Ravensong (Green Creek 2)
Page 46
I could hear them, louder than I ever had before.
They said, ChildBrotherPack.
They said, LoveOursWitchOurs.
They said, We will keep you safe we will keep you with us you are ours you are pack you are SonLoveBrotherHome.
They said, Mine.
“DUDE,” RICO said, standing in an ill-fitting suit and hand-me-down tie, “this sucks.”

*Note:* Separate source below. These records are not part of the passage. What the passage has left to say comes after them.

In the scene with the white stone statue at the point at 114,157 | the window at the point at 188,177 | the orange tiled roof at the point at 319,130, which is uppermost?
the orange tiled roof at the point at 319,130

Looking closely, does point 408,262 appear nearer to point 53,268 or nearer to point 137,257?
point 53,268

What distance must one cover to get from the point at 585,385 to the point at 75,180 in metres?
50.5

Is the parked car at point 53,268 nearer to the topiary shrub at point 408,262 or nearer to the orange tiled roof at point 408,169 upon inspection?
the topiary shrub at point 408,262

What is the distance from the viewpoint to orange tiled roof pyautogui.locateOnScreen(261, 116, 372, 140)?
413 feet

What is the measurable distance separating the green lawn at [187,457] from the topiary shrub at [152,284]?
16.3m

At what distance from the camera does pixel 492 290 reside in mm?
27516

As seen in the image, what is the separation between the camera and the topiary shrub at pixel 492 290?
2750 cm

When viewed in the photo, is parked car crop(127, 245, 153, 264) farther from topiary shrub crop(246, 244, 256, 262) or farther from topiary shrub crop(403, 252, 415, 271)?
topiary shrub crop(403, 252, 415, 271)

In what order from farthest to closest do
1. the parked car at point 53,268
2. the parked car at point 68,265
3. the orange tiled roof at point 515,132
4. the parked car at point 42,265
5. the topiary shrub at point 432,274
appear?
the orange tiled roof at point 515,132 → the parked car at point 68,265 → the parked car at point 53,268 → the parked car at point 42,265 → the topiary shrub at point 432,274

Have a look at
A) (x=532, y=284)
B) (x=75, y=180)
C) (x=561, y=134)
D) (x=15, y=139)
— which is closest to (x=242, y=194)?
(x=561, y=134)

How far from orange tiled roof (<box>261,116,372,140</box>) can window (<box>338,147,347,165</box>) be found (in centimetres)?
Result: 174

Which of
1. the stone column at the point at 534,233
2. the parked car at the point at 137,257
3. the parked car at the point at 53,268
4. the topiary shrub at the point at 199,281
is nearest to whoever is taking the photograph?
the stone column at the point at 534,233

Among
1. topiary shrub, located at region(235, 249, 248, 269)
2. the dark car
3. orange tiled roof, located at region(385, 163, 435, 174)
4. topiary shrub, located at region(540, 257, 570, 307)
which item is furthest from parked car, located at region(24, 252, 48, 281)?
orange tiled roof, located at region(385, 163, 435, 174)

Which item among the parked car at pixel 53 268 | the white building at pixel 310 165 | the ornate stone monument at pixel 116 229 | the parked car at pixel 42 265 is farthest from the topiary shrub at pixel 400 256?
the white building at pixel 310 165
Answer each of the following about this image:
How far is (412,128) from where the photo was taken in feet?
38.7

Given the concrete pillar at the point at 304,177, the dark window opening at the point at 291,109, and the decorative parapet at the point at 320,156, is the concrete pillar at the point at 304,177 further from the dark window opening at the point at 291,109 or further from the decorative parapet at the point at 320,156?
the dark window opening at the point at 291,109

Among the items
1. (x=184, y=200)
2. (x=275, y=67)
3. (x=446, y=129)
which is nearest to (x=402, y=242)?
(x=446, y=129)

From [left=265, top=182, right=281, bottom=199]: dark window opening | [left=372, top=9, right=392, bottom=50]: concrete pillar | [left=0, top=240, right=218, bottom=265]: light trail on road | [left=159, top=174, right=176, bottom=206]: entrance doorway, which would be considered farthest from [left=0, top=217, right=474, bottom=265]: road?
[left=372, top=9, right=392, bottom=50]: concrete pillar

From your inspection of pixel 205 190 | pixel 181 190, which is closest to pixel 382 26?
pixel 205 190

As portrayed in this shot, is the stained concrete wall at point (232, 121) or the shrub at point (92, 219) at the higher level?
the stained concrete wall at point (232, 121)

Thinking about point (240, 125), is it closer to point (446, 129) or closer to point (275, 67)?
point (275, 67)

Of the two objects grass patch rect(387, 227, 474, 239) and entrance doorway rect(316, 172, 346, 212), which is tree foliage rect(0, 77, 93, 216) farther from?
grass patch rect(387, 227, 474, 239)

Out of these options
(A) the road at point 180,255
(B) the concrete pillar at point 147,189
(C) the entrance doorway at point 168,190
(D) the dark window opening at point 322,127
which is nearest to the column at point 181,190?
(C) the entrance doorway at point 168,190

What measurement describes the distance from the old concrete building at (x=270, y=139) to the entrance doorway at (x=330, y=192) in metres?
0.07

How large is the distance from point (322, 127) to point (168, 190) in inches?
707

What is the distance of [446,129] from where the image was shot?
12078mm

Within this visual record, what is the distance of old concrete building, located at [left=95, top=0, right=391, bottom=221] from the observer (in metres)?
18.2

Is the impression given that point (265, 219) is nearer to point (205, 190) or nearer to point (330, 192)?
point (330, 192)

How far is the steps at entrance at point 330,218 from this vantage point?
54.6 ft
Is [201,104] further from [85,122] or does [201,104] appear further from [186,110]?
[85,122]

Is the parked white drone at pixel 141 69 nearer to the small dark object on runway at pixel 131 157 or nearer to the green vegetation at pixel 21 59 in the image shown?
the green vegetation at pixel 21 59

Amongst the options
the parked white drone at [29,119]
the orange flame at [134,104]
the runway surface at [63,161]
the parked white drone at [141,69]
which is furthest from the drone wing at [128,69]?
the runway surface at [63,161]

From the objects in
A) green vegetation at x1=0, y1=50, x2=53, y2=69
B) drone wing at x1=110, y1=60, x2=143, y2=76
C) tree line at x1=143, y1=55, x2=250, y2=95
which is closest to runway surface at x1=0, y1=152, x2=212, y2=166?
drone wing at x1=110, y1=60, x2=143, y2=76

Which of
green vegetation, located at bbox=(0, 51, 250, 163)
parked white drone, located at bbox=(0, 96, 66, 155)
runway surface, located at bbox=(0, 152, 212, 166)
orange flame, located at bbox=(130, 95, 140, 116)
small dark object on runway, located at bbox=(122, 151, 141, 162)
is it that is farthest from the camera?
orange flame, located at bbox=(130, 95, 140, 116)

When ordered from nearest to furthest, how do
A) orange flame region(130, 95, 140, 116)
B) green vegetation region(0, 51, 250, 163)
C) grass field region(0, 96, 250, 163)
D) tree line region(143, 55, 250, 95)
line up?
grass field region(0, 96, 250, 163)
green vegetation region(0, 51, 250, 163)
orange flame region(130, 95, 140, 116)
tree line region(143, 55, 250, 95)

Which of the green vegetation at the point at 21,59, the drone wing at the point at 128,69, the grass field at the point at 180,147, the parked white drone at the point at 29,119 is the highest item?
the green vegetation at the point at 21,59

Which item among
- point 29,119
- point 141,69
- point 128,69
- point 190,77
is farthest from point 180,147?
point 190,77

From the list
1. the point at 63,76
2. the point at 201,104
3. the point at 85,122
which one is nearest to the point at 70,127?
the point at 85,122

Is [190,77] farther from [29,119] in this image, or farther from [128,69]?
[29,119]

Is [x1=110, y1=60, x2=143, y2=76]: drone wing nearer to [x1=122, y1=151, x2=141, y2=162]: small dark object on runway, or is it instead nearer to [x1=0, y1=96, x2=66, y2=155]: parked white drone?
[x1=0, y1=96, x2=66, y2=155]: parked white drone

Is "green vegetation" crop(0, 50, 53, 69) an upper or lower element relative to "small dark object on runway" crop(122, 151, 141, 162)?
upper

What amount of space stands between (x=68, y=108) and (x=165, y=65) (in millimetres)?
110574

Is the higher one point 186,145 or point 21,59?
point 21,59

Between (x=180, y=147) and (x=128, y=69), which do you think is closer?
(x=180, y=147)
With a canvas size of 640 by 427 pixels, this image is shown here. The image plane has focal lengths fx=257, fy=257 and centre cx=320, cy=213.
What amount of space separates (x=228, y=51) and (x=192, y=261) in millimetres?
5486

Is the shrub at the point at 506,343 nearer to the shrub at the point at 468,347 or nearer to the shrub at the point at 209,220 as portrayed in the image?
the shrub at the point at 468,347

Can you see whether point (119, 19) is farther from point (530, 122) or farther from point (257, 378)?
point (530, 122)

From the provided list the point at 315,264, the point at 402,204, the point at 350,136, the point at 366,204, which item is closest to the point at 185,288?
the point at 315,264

I stared down at my hands.
“Like, really sucks.”
I lifted my head to glare at him.
“Qué chingados.”
Whatever that meant.
Tanner and Chris came back over to us, arms laden with food. We were at the Bennett house. We’d buried my mother. Had an empty casket for my father. Elizabeth told me a wake was another tradition. People brought food and ate until they could eat no more.
I wanted to go to bed.
Tanner’s mouth was full. “Dude, they have these little sandwiches that have eggs in them.”
“So I can smell,” Rico said.
Chris handed me some kind of bread. “I don’t know what this is. But it has nuts in it. And my mom says nuts don’t let you be sad.”
“That’s not a thing,” Rico said.
“That sounds nuts,” Tanner said. “Get it? Because of the—yeah. You get it.”
We all gaped at him. He shrugged and ate more egg sandwich.
“Where’s mine?” Rico asked.
“I brought you a taquito,” Chris said.
“That’s racist.”
“But you like taquitos!”
“Maybe I wanted the crazy nut bread! I’m sad too!”
“You’re all so stupid.”
They grinned down at me. “Oh look,” Rico said. “It speaks.”
I cried then. For the first time that day. With a hand full of nut bread and surrounded by my best friends, I cried.
ABEL AND Thomas handled everything. No social worker came to try to take me away. School wasn’t disrupted. Our house was sold, and all the money was put away in a savings account I never touched. There was life insurance too, for the both of them. I didn’t care about the money. Not then. I barely understood what was going on.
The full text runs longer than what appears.